Sayfa alıntısı:
##############################
Bu gerçekten, artık (Allah nazardan saklasın) mı diyelim. Avrupa'da olsun başka ülkelerde olsun bu işlerden sorumlu bakanlarla aynı masa etrafında bu işlerden konuştuğunuz zaman, oturuşları değişiyor, bakışları değişiyor.''

Yatırımcıların artık Türkiye ile ilgili hesaplarını çok iyi yaptığını vurgulayan Bakan Babacan, Cuma akşamı itibariyle kamu kağıtlarının sigorta priminin 144 baz puana düştüğüne, 100 dolarlık Türk eurobondu için 1 dolar 44 centlik sigorta primi ödendiğine işaret ederek, 'Bugün İtalya'nın sigorta primi 2 puana yakın, Portekiz, İrlanda'nınki 4 puan seviyesinde, Türkiye'nin 3 misli. Bugün G-20 ülkesi olan AB'ye üye, avro bölgesi olan İtalya, dünyanın büyük ekonomilerinden birisi. İtalyan kağıdı mı Türk kağıdı mı diye yan yana koyarsanız yatırımcılar Türk kağıdını daha sağlam görüyor. Bizim 10 yıllık dolar bazında eurobondlarımızın faizi, 4 mertebelerine düştü. ABD ve Alman kağıtları ile farklara bakıldığında, yine rekor düşük seviyelerde. Yani güven ölçüsü olarak uluslararası piyasalarda ne kadar güven ölçüsü varsa, Türkiye'nin güven rakamları, şu anda tarihi iyi seviyelerde.''



-YAPISAL REFORMLAR KONUSU...
##############################
(Kayıtlı girdiler)
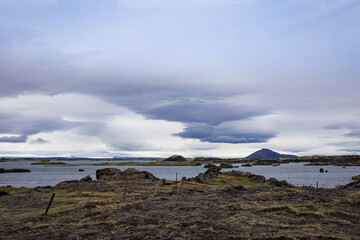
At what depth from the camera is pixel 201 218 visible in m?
21.2

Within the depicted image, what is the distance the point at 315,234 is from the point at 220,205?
11.1m

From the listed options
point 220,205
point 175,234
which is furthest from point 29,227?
point 220,205

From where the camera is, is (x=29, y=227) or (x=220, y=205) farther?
(x=220, y=205)

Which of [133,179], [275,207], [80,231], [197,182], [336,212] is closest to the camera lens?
[80,231]

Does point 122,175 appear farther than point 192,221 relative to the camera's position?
Yes

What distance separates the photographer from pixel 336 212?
23.0m

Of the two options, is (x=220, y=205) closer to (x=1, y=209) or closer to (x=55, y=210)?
(x=55, y=210)

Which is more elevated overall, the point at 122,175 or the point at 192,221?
the point at 192,221

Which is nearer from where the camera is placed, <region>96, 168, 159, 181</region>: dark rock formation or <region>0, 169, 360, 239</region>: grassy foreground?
<region>0, 169, 360, 239</region>: grassy foreground

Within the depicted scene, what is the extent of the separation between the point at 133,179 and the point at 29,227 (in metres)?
42.9

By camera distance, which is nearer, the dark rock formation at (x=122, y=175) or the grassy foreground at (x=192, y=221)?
the grassy foreground at (x=192, y=221)

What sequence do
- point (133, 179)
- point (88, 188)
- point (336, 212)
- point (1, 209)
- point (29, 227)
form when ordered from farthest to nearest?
point (133, 179) < point (88, 188) < point (1, 209) < point (336, 212) < point (29, 227)

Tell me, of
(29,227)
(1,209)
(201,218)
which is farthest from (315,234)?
(1,209)

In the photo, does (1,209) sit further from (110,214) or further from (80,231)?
(80,231)
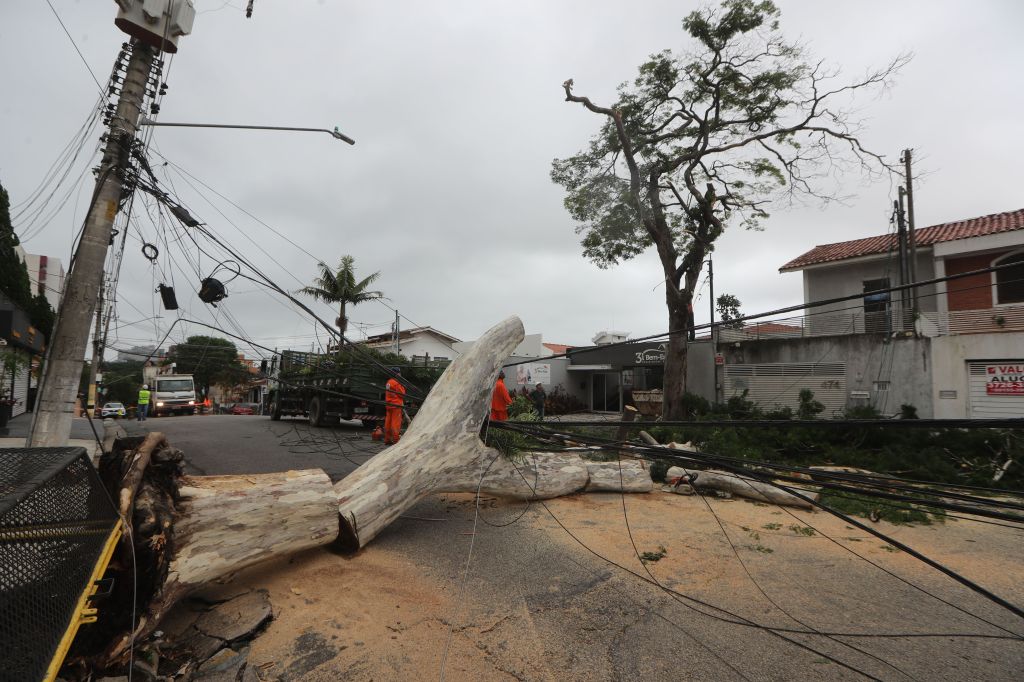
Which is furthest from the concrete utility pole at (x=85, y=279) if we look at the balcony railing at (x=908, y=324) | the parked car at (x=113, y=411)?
the parked car at (x=113, y=411)

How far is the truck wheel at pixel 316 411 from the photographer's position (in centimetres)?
1455

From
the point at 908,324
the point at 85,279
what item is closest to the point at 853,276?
the point at 908,324

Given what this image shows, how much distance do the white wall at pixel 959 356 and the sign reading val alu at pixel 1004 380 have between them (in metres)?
0.30

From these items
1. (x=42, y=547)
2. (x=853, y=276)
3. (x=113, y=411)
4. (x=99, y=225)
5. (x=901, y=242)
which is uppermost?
(x=901, y=242)

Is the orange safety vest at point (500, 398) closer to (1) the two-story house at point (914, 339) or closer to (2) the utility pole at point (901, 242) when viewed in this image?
(1) the two-story house at point (914, 339)

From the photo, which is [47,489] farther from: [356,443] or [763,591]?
[356,443]

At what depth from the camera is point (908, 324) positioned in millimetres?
14570

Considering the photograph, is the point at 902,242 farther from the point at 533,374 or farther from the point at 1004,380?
the point at 533,374

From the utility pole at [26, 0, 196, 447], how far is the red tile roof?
1979 centimetres

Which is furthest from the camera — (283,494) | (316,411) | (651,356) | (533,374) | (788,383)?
(533,374)

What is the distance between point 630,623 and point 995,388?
15.6m

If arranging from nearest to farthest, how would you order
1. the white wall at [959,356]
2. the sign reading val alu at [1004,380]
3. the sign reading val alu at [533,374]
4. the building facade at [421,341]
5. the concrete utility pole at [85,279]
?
the concrete utility pole at [85,279]
the sign reading val alu at [1004,380]
the white wall at [959,356]
the sign reading val alu at [533,374]
the building facade at [421,341]

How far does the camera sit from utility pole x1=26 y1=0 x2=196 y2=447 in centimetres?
617

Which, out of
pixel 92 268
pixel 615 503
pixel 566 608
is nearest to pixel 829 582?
pixel 566 608
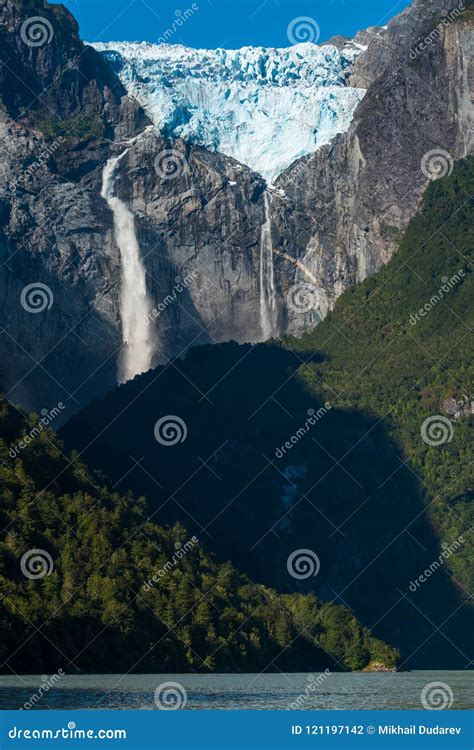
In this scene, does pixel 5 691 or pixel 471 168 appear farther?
pixel 471 168

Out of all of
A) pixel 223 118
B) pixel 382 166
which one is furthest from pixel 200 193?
pixel 382 166

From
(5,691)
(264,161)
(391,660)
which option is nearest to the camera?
(5,691)

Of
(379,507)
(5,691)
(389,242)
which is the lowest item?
(5,691)

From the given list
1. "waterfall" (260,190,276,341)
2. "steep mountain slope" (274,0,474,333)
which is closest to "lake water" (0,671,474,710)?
"waterfall" (260,190,276,341)

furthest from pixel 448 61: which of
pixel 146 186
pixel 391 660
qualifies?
pixel 391 660

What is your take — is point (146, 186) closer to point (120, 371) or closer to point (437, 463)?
point (120, 371)

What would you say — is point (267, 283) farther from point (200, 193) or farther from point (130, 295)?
point (130, 295)

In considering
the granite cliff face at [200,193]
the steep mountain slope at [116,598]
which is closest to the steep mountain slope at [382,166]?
the granite cliff face at [200,193]

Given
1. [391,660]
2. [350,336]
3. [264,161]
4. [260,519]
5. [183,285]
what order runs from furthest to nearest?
[264,161] < [183,285] < [350,336] < [260,519] < [391,660]
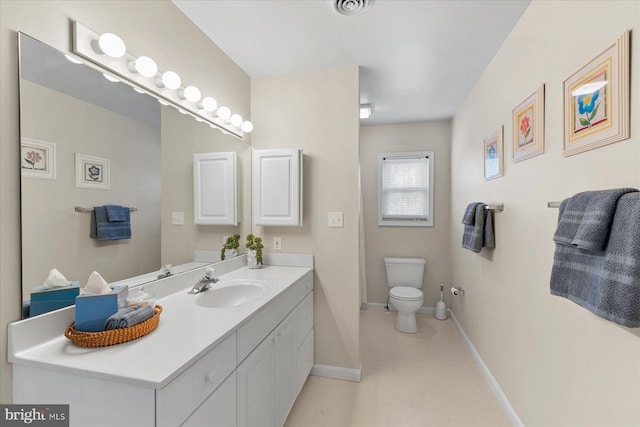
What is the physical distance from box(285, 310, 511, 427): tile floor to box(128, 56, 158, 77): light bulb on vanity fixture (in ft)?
6.72

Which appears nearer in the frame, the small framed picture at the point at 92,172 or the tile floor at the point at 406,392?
the small framed picture at the point at 92,172

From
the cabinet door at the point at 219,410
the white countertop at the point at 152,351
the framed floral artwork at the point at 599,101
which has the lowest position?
the cabinet door at the point at 219,410

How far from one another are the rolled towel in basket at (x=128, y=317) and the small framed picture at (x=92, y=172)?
52 centimetres

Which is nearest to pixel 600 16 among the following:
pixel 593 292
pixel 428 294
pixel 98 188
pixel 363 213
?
pixel 593 292

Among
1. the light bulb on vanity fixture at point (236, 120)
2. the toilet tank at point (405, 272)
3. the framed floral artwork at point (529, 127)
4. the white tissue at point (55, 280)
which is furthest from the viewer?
the toilet tank at point (405, 272)

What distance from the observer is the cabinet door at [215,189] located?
172cm

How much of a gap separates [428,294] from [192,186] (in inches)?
117

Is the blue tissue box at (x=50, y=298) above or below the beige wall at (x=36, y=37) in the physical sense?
below

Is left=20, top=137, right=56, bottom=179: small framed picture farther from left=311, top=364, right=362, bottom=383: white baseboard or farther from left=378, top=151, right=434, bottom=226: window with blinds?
left=378, top=151, right=434, bottom=226: window with blinds

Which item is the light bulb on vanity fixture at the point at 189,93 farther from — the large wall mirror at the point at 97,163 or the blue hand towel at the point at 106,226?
the blue hand towel at the point at 106,226

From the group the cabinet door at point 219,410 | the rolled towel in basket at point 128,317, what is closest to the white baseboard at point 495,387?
the cabinet door at point 219,410

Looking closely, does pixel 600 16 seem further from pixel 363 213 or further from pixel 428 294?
pixel 428 294

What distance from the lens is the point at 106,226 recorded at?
3.77ft

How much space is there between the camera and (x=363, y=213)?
3494 millimetres
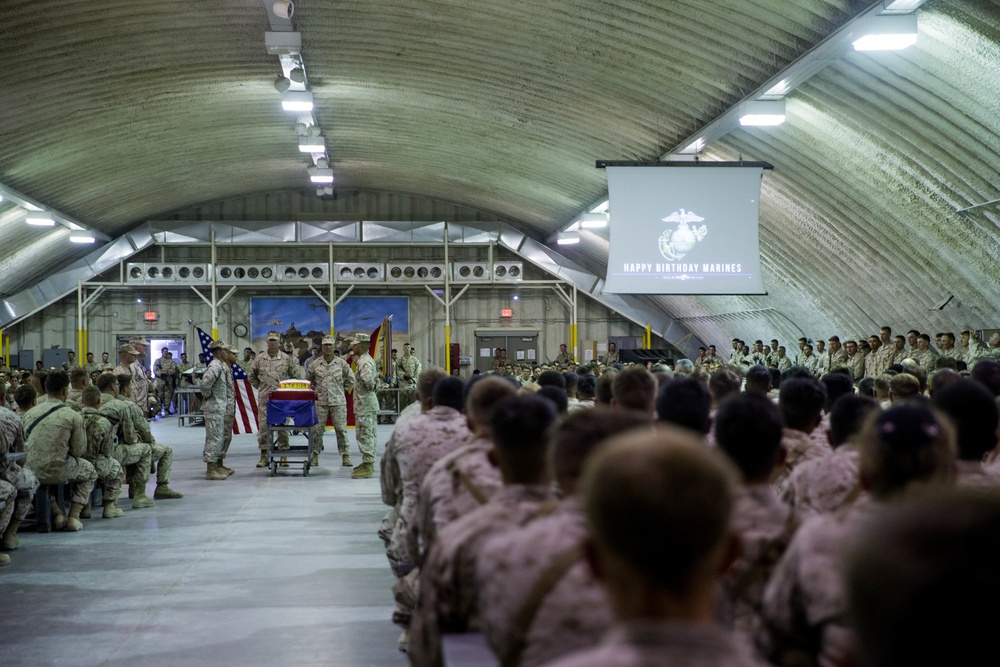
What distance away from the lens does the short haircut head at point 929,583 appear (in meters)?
0.97

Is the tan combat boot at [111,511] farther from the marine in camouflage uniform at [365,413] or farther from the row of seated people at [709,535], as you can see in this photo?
the row of seated people at [709,535]

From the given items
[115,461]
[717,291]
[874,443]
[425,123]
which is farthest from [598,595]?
[425,123]

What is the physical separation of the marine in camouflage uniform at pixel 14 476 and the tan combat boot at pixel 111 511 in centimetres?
141

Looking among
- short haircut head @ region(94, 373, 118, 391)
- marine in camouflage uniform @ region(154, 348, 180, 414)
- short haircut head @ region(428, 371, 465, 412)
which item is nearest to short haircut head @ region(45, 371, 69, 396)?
short haircut head @ region(94, 373, 118, 391)

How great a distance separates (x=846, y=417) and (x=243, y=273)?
2260 centimetres

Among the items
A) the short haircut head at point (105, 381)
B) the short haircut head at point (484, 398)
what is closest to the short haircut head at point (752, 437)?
the short haircut head at point (484, 398)

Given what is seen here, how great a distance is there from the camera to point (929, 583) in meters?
0.98

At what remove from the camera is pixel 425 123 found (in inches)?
699

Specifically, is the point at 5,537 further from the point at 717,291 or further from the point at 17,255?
the point at 17,255

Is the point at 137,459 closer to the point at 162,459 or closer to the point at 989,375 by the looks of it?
the point at 162,459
##############################
Görev 1:
Sayfa alıntısına göre aşağıdaki soruları yanıtlayın:
(a) İlk paragrafta, bakanların oturuşları ve bakışları ne zaman değişiyor?
(b) Cuma akşamı itibariyle kamu kağıtlarının sigorta primi kaç baz puana düştü?
(c) 10 yıllık dolar bazında eurobondların faizi hangi mertebelere düştü?
Görev 2: Sayfa alıntısındaki "Yatırımcıların artık Türkiye ile ilgili" diye başlayan paragrafı, ana bilgileri koruyarak madde madde yazın.
Görev 3: Sayfa alıntısında sigorta primi seviyesi verilen ülkeleri, her birinin seviyesiyle birlikte sıralayın.

Sonuç 1:
(a) Avrupa'da ya da başka ülkelerde, bu işlerden sorumlu bakanlarla aynı masa etrafında bu işler konuşulduğu zaman.
(b) 144 baz puana.
(c) 4 mertebelerine.

Sonuç 2:
- Bakan Babacan'a göre yatırımcılar artık Türkiye ile ilgili hesaplarını çok iyi yapıyor.
- Cuma akşamı itibariyle kamu kağıtlarının sigorta primi 144 baz puana düştü. 100 dolarlık Türk eurobondu için 1 dolar 44 cent prim ödeniyor.
- İtalya'nın sigorta primi 2 puana yakın. Portekiz ve İrlanda'nınki 4 puan seviyesinde, yani Türkiye'nin 3 misli.
- İtalya, G-20 ülkesi, AB üyesi, avro bölgesinde ve dünyanın büyük ekonomilerinden biri. Yine de yatırımcılar Türk kağıdını İtalyan kağıdından daha sağlam görüyor.
- 10 yıllık dolar bazında eurobondların faizi 4 mertebelerine düştü. ABD ve Alman kağıtlarıyla aradaki farklar da rekor düşük seviyelerde.
- Türkiye'nin uluslararası piyasalardaki güven rakamları şu anda tarihi iyi seviyelerde.

Sonuç 3:
- Türkiye: 144 baz puan (100 dolarlık eurobond için 1 dolar 44 cent)
- İtalya: 2 puana yakın
- Portekiz: 4 puan seviyesinde
- İrlanda: 4 puan seviyesinde